Born and raised in Dallas, Texas, Rosen received his bachelor’s in philosophy at Tufts University in Massachusetts and obtained master’s degrees in political management and political psychology from George Washington University in Washington, D.C. He moved to D.C. in 2007 to manage the Government Accountability Project’s individual giving program. He also worked as a messaging strategist at Media Matters. Before coming to Public Citizen, Rosen founded and ran a public affairs consultancy, First Person Politics, specializing in the strategic applications of political psychology.
Q: How has your bachelor’s degree in philosophy applied to your work with Public Citizen?
Rosen: Studying philosophy was an extension of my involvement in a Lincoln-Douglas debate in high school, where I leaned on the ideas of Kant, Rousseau, Locke and Rawls to win debate rounds. Philosophy grapples with the really big questions about politics, morality and existence. At Public Citizen I get to take on some of those same questions in a more practical way.
Q: Why did you move to Washington from Texas?
Rosen: I wanted to pursue a career in politics and public affairs – and I’ve always been interested in national politics. Washington has far more opportunities than Texas.
Q: Why did you pursue advanced degrees in political psychology and political management?
Rosen: I wanted to be a better strategist. I believe that the study of political strategy and the study of how human beings actually think and behave around power must go hand in hand.
Q: What made you want to start First Person Politics?
Rosen: I wanted to show people working in politics and public affairs the strategic applications of political psychology, and I made First Person Politics my vehicle for doing that. I taught people about the psychology of ideology, social and situational influences, political personalities, generational theory, political messaging and more.
Q: What’s it like handling communications for the Coalition for Sensible Safeguards and the Clean Budget Coalition?
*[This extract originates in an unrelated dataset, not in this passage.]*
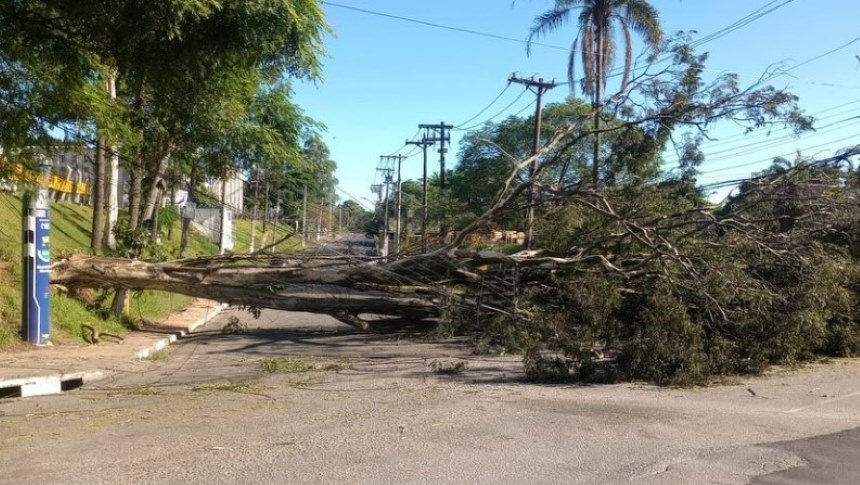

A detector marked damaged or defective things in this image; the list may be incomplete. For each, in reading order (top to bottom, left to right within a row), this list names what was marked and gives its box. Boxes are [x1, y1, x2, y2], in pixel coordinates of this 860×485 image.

Rosen: Everyone comes to each coalition with their own priorities and approaches to strategy. The trick is to find messages and tactics that engage as many members as possible. Both coalitions have shown the power of solidarity. When progressives stick together, there’s a lot we can accomplish.
Q: How have you applied what you learned in political psychology to your current job?
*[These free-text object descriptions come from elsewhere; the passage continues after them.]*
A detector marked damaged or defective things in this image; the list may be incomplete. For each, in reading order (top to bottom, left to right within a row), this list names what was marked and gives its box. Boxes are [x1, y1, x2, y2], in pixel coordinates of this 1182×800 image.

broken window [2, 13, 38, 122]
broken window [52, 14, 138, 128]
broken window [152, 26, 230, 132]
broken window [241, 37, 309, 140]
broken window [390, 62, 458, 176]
Rosen: The psychology of communications and messaging comes into play practically every day. When I write and edit, I focus on connecting with the audience, anchoring the message in broadly shared values and emotions, and keeping the language simple, compelling and clear.
Q: In October 2017, a Public Citizen activist dressed as the Monopoly Man sat behind Equifax’s CEO at a U.S. Senate Banking Committee hearing, and it went viral. You had a major hand in this. Where did this idea come from?
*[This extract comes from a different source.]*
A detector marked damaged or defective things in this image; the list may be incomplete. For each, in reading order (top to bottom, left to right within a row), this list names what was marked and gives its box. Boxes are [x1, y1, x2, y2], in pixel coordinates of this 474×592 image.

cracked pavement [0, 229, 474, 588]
Rosen: There were many inspirations: TV shows like “Black Mirror,” fantasy novels like Daryl Gregory’s “Pandemonium,” and even playing the Monopoly board game as a child. Public Citizen already was planning to deliver Get Out of Jail Free cards to all 535 Capitol Hill offices, so it made sense to have someone deliver them dressed as the Monopoly Man. I was just lucky to have a multi-talented colleague who could play the part!
Q: What do you do for fun?
Rosen: For much of the past year, I’ve been working on sprucing up my apartment, which is still a work in progress. But I enjoy hanging out with friends, wine tasting, watching science fiction and fantasy TV shows, and tweeting about politics from my personal account @firstpersonpol.